Honour for 54 years of volunteer fire fighting service

Battling bushfires across the state and managing emergency response situations for 54 years has seen Gulmarrad Rural Fire Service member Brian Williams awarded an Order of Australia medal in this month’s Queen’s Birthday honours.

Speaking to the Independent from the Northern Territory oasis of Mataranka while enjoying a well-deserved retirement ‘lap’ of Australia, Mr Williams said he first joined the RFS Wamberal Brigade on the NSW Central Coast.  

“I’ve been a member of the RFS since I was 16, since about 1967,” he said.

“I joined as a volunteer and worked my way up through all the roles to brigade captain.

“In all those years with the RFS, I have worked very closely with the SES in search and rescues, in floods and emergency situations.”

Mr Williams’ ascendency through the RFS ranks continued while he worked full-time as a bricklayer on the Central Coast.

“After several years I became a group officer, still as a volunteer, where I was in control of seven brigades on the Central Coast, all within the Gosford shire,” he said.

“I did that for 20 years and everyone kept saying ‘you ought to turn this volunteer thing into a full-time job’.

“The paid staff were always asking me to come and work full-time, because of my fire knowledge, my skills in the bush and operational skills.”

Finally, after more than 30 years as an RFS volunteer, Mr Williams ditched his trowel and mud board for a paid position.

“I ended up joining the service full-time in 2004,” he said.

“I got transferred to Tumut as a Learning and Development Officer and then from there I got transferred to Grafton.”

Since 2006 when he arrived in the Clarence Valley, Mr Williams has been the Operations Manager in some of the biggest blazes the region has seen.

“I started at the Ulmarra office when I came up here as the Operations Manager for the Clarence Valley,” he said.

This was a role he performed until 2014, when he retired as a full-time RFS employee.

“The whole time I was employed by the service I was still a volunteer with a local brigade and since we moved to the Clarence Valley, I have been a member of the Gulmarrad brigade,” he said.

While he continued to volunteer with the Gulmarrad RFS after his retirement from his full-time role, his services were called on when the 2019/2020 Black Summer bushfires devastated the region.

“I’d already retired, and I was asked to come back to work for three months as the Operations Manager again for the Clarence Valley,” he said

“There were a lot of long hours by local staff and myself until we could get resources from around the state and get on top of the situation.

“Then I was responsible for deploying RFS members from the Clarence Valley to other areas of the state to assist with major fires throughout NSW.”

During his decades of service, saving properties and lives in extremely dangerous situations, Mr Williams said he made many life-long friends.

“We have an ethos within the community of the RFS that we are one big family,’ he said.

“We deal with situations and things as part of emergency services and emergency response that ordinary people don’t see.”
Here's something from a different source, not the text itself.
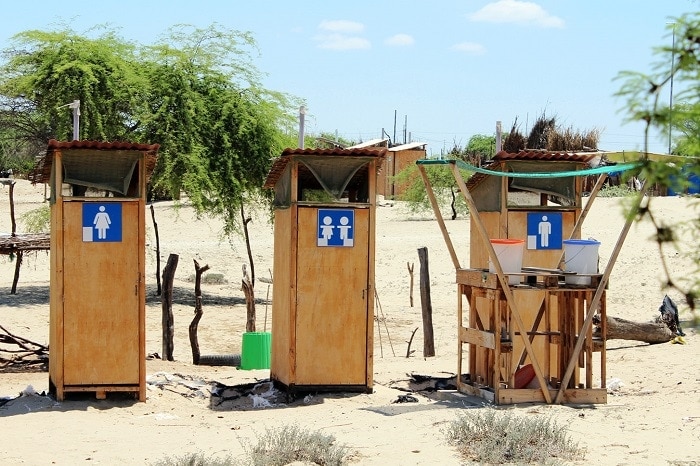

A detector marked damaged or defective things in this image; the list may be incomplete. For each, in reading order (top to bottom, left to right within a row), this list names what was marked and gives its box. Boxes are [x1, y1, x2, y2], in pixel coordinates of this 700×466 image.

rusty metal roof sheet [262, 147, 386, 188]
He credited the support and processes of the RFS ‘family’ with helping him cope with the dark sides of the job.

“I’ve been to some horrific crashes in my time, one where there were seven dead in a car, including five children,” he said.
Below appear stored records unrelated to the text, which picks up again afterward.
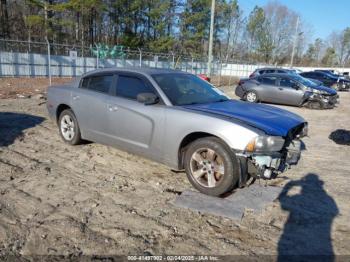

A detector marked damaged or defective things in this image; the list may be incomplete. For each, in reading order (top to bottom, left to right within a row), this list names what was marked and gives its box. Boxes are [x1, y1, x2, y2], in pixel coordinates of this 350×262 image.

exposed headlight assembly [245, 136, 286, 152]
damaged front bumper [237, 139, 302, 184]
crumpled front end [235, 122, 306, 183]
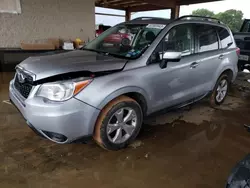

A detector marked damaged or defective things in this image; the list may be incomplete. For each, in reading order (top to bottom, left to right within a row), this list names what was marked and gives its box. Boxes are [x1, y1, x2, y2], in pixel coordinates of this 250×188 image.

damaged front hood [18, 49, 127, 80]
“That’s why in the RFS we have debriefs together after events because what we do isn’t the ordinary, we have got to do some extraordinary things and be in some extraordinary situations and then have to go on with the rest of our lives.

“We always like to make sure we have close bonds with everyone in the brigade and in the service to support each other.”

Mr Williams said he was humbled and honoured to be announced as the recipient of an Order of Australia on the Queen’s Birthday honours list on June 13.

He will continue his travels around Australia but hopes to coordinate a two-week trip ‘home’ in spring to receive his medal at the investiture, at a date yet to be set.